[Items listed in a dataset]
==*==

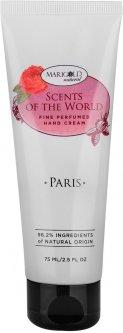 Крем для рук Marigold Natural Paris Парфюмированный 75 мл (5203411042828)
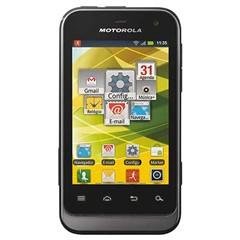 摩托罗拉 XT321 Defy Mini 手机地图免费下载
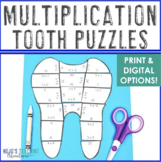 Dental Health Activities | Dental Health Month Multiplication Math Teeth Puzzles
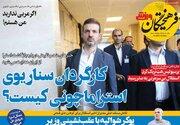 عکس/ تیتر روزنامههای ورزشی یکشنبه ۲۴ آذر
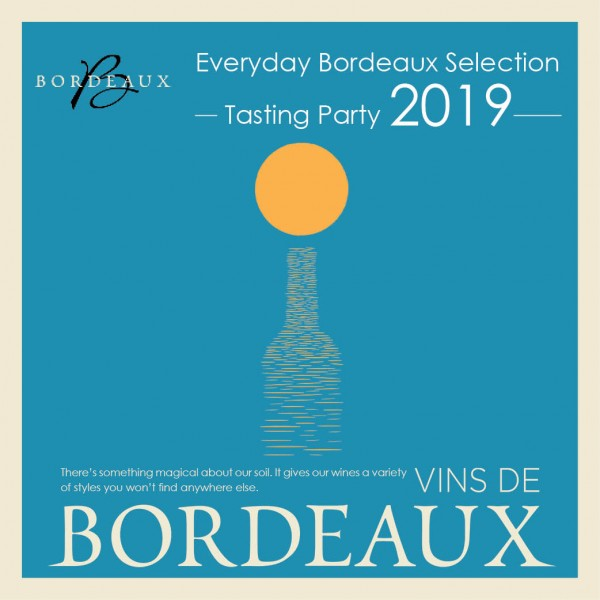 Everyday Bordeaux Selection 2019 Tasting Party - Standard Tickets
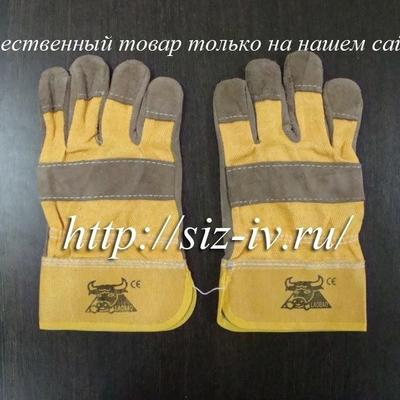 Перчатки кожаные рабочие для монтажных работ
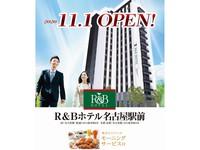 【R&Bホテル名古屋駅前(2020年11月OPEN)記念】特別プラン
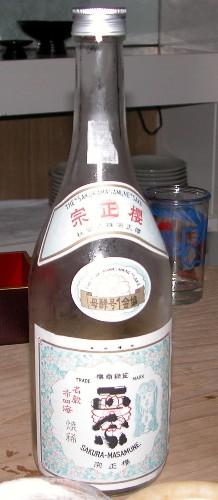 2005-9-26-sakuramasamune2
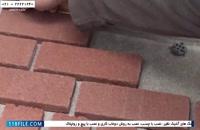 آموزش نصب سنگ آنتیک - آموزش نصب سنگ فرش با سنگ مصنوعی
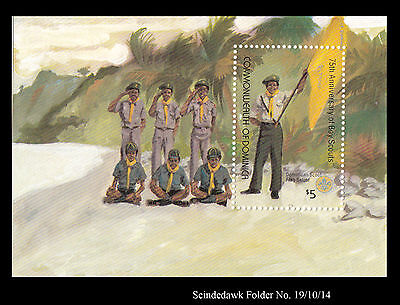 DOMINICA - 1982 75th ANNIV. OF BOY SCOUTS -  MINIATURE SHEET - MINT NH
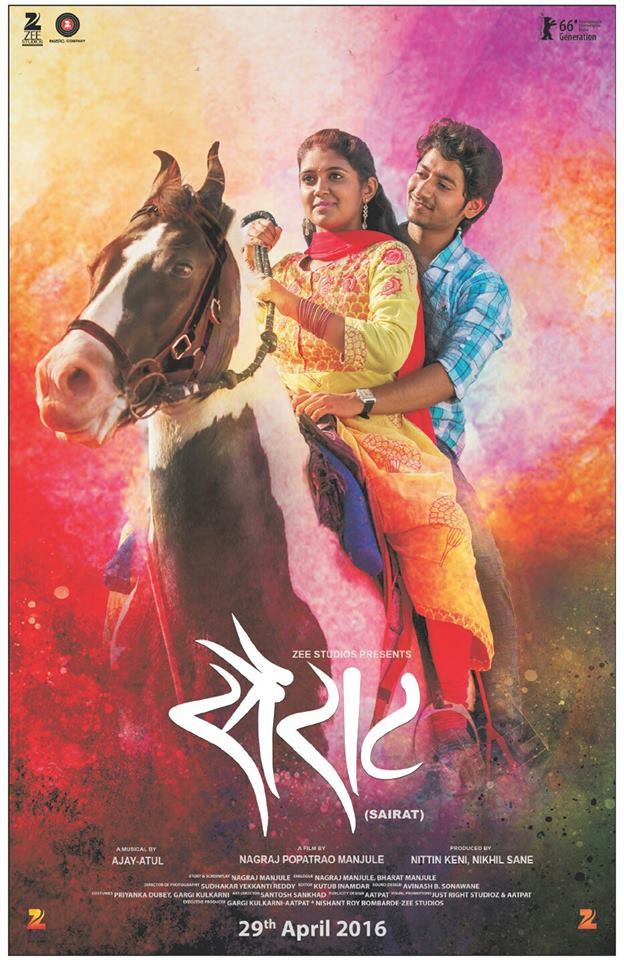Sairat (सैराट) Rinku Rajguru Movie Poster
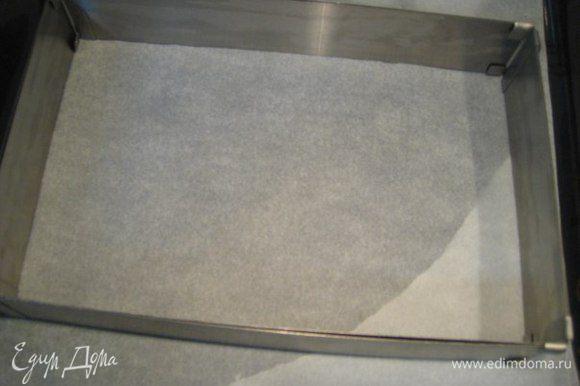 Противень застелить бумагой для выпечки, поставить рамку 20х24 см (или выпекать в форме аналогичного размера).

==*==

§ **What you need to do**
Each line of the records is to be reproduced exactly, and each picture dropped.

§ **Reply**
 Крем для рук Marigold Natural Paris Парфюмированный 75 мл (5203411042828)
 摩托罗拉 XT321 Defy Mini 手机地图免费下载
 Dental Health Activities | Dental Health Month Multiplication Math Teeth Puzzles
 عکس/ تیتر روزنامههای ورزشی یکشنبه ۲۴ آذر
 Everyday Bordeaux Selection 2019 Tasting Party - Standard Tickets
 Перчатки кожаные рабочие для монтажных работ
 【R&Bホテル名古屋駅前(2020年11月OPEN)記念】特別プラン
 2005-9-26-sakuramasamune2
 آموزش نصب سنگ آنتیک - آموزش نصب سنگ فرش با سنگ مصنوعی
 DOMINICA - 1982 75th ANNIV. OF BOY SCOUTS -  MINIATURE SHEET - MINT NH
Sairat (सैराट) Rinku Rajguru Movie Poster
 Противень застелить бумагой для выпечки, поставить рамку 20х24 см (или выпекать в форме аналогичного размера).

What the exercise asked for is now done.